"'Lady Kirlby,' I said, seating myself next her on a divan, 'I want to hear about the ghost. Up to the present I confess I have been so taken up with more material and, may I add'—casting a well-measured glance of admiration at her beautifully moulded features and lovely eyes—lovely, in spite of the cruel hand of time which had streaked her chestnut hair with grey—'infinitely more pleasing subjects, that I have not even thought about the superphysical. William, however, informs me that there is a ghost here—he has, of course, told you.'
"But at this very psychological moment Mrs Achrow interrupted: 'Now, no secrets, you two,' she said laughingly, leaning over the back of the divan and tapping Lady Kirlby playfully on the arm. 'There must be no mention of ghosts till it is close on bedtime, and the lights are low.'
"Lady Kirlby gave me a pitying look, but it was of no avail; the word of our hostess was paramount, and I did not learn what was in store for me until it was too late to retreat. At half-past eleven William Achrow turned out the gas, and when we were all seated round the fire, he suggested
we should each relate in turn, the most thrilling ghost tale we had ever heard. The idea, being approved of generally, was carried out, and when we had been thrilled, as assuredly we had never been thrilled before, William coolly proclaimed that he had put me in the haunted room.
"'I am sure,' he said, amid a roar of the most unfeeling laughter, in which all but the tender-hearted Lady Kirlby joined, 'that your nerves are now in the most suitable state for psychical investigation, and that it won't be your fault if you don't see the ghost. And a very horrible one it is, at least so I am told, though I cannot say I have ever seen it myself. No! I won't tell you anything about it now—I want to hear your version of it first.'
"With a few more delicate insinuations, made, as he candidly confessed, in the fervent hope of frightening me still more, on the stroke of midnight my friend conducted me to my quarters. 'You will have it all to yourself,' he said, as we traversed a tremendously long and gloomy corridor that connected the two wings of the house, 'for all the rooms on this side are at present unoccupied, and those immediately next to yours haven't been slept in for years—there is something about them that doesn't appeal to my guests.
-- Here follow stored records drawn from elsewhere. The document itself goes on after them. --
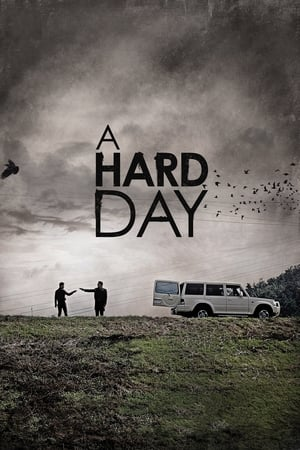 A Hard Day (2014) Subtitle Indonesia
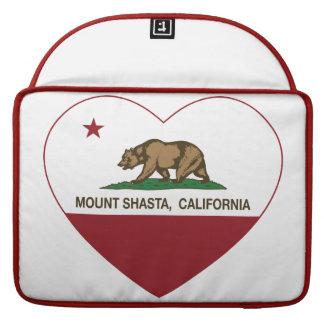 california flag mount shasta heart sleeve for MacBook pro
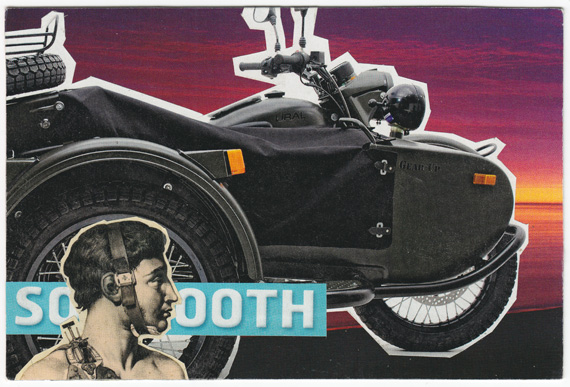"Postcard collage of man, motorcycle, sidecar, and the word ""Soooth"""
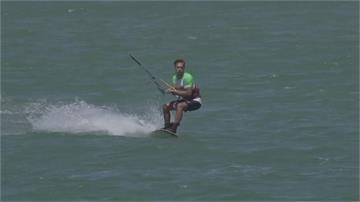 2020超級風箏節在巴西浪頭上拚極限運動冠軍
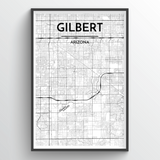 Gilbert City Map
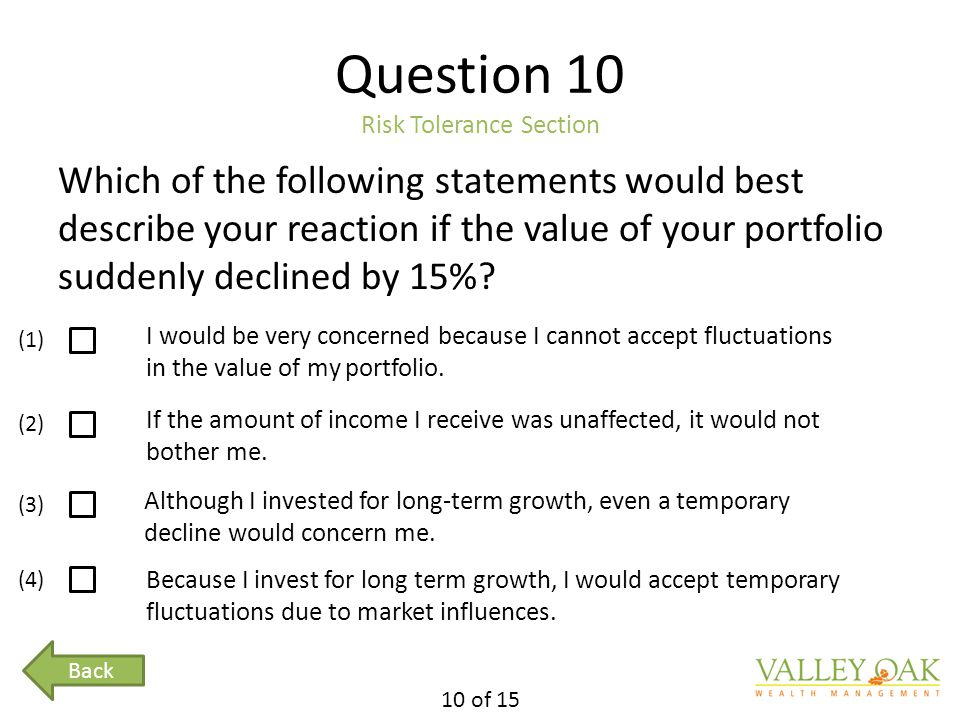 Question 10 Risk Tolerance Section Which of the following statements would best describe your reaction if the value of your portfolio suddenly declined by 15%.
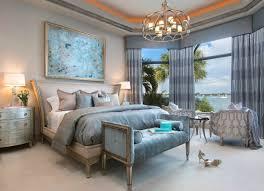 Transitional Master Bedroom Ideas Transitional Interiors U2014 Studio M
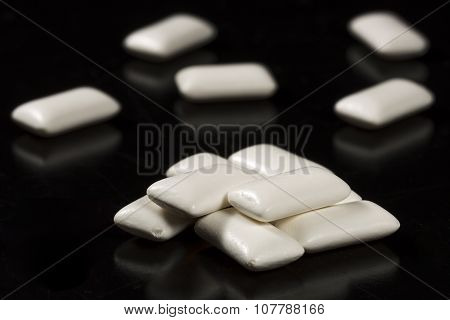 Chewing Gum Close Up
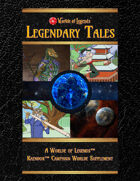 Worlde of Legends™ Legendary Tales of Kaendor (Tales 1 - 5)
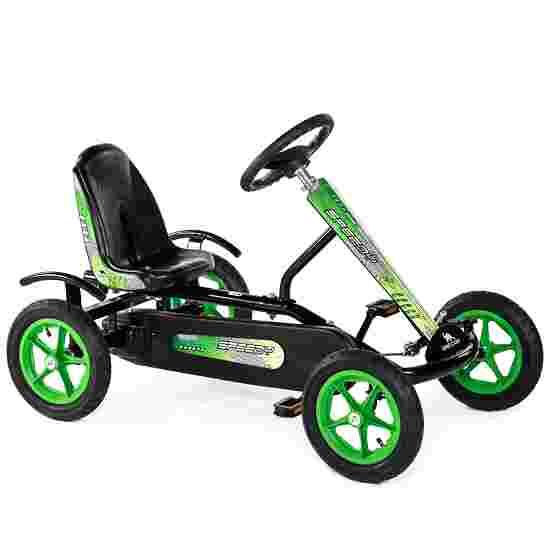 "Dino Cars Gokart ""Speedy BF1"""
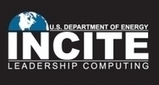 MCS Division researchers awarded INCITE supercomputing time to enable scientific breakthroughs | Argonne National Laboratory | HPC | Scoop.it
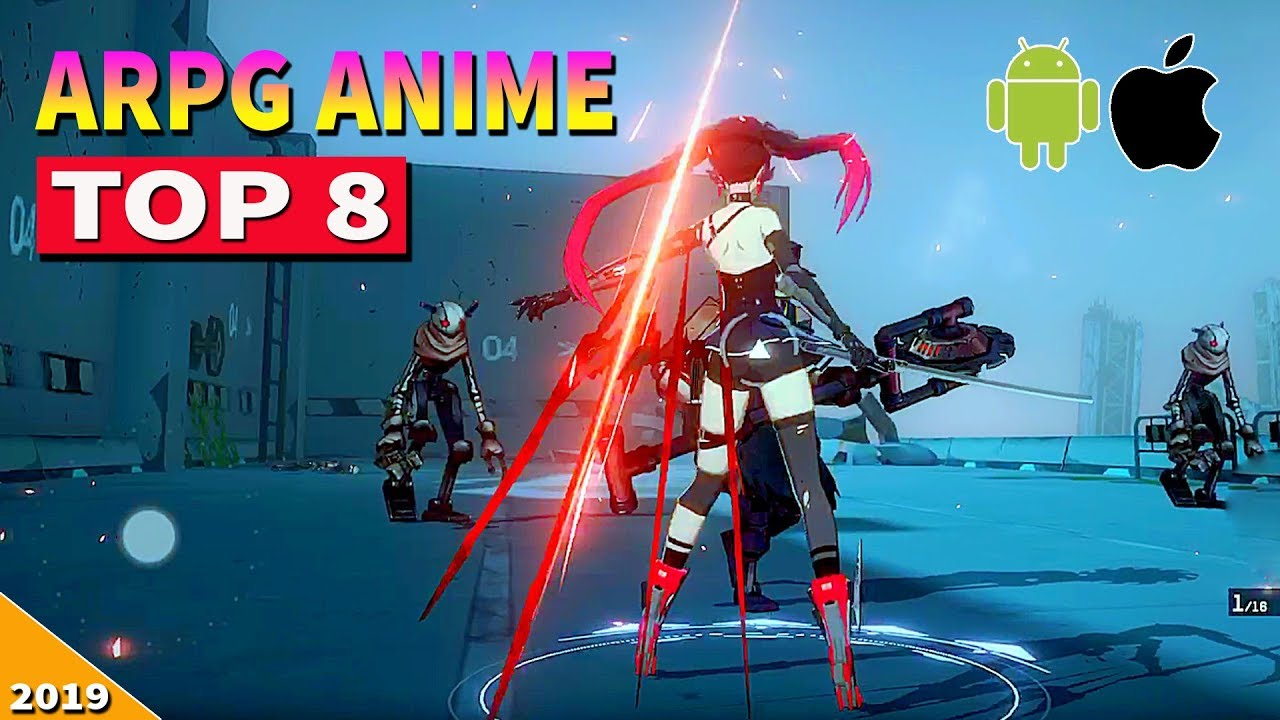 Best Arpg 2020.Top 8 New Game Anime Style Arpg In September 2019 Android Ios Gameplay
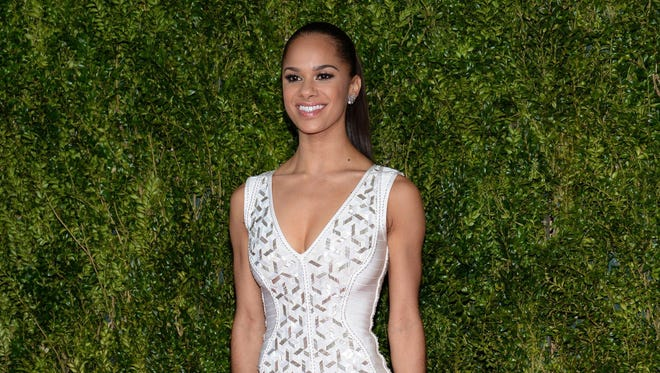 In this June 7, 2015 file photo, Misty Copeland arrives at the 69th annual Tony Awards at Radio City Music Hall, in New York.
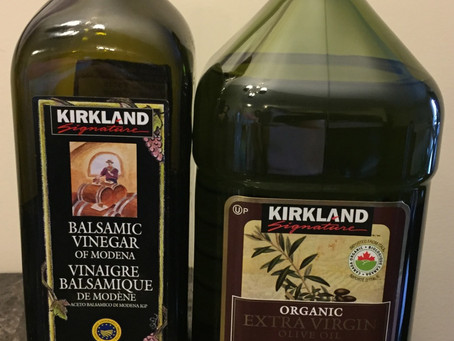 Costco Kirkland Balsamic Vinegar and Olive Oil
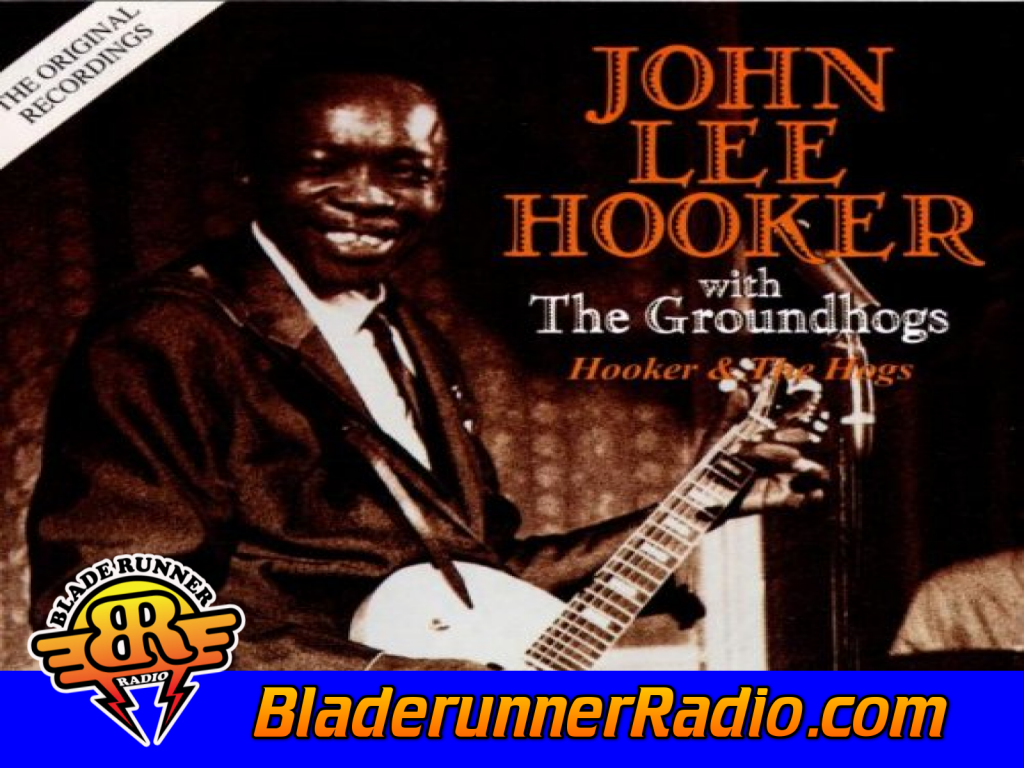 John Lee Hooker - Messin Around With The Blues (image 9)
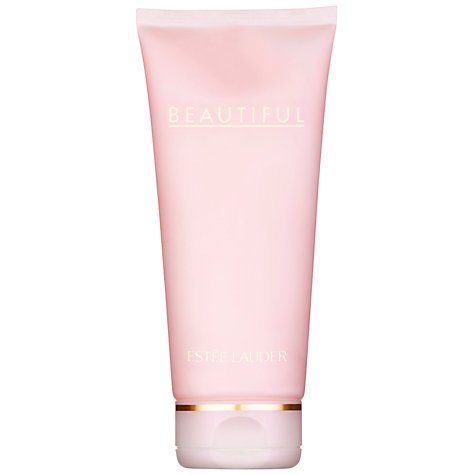 Buy Estée Lauder Beautiful Bath and Shower Gel, 200ml Online at johnlewis.com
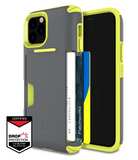 PATCHWORKS LEVEL SERIES WALLET IPHONE 11 PRO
What it is I can't say—I leave that to you. Here we are!' and, as he spoke, he threw open a door. A current of icy cold air slammed it to and blew out my light, and as I groped for the door-handle, I heard my host's footsteps retreating hurriedly down the corridor, whilst he wished me a rather nervous good-night.
"Relighting my candle and shutting the window—Achrow is one of those open-air fiends who never had a bronchial cold in his life, and expects everyone else to be equally immune—I found myself in a room that was well calculated to strike even the most hardened ghost-hunter with awe.
"It was coffin-shaped, large, narrow, and lofty; and floor, panelling, and furniture were of the blackest oak.
"The bedstead, a four-poster of the most funereal type, stood near the fireplace, from which a couple of thick pine logs sent out a ruddy glare; and directly opposite the foot of the bed, with its back to the wall, stood an ebony chair, which, although in a position that should have necessitated its receiving a generous share of the fire's rays, was nevertheless shrouded in such darkness that I could only discern its front legs—a phenomenon that did not strike me as being peculiar till afterwards.
"Between the chair and the ingle, was a bay window overlooking one angle of the lawn, a side path connecting the back premises of the house with the drive, and a dense growth of evergreens, poplars, limes, and copper beeches, the branches of which were now weighed down beneath layer upon layer of snow.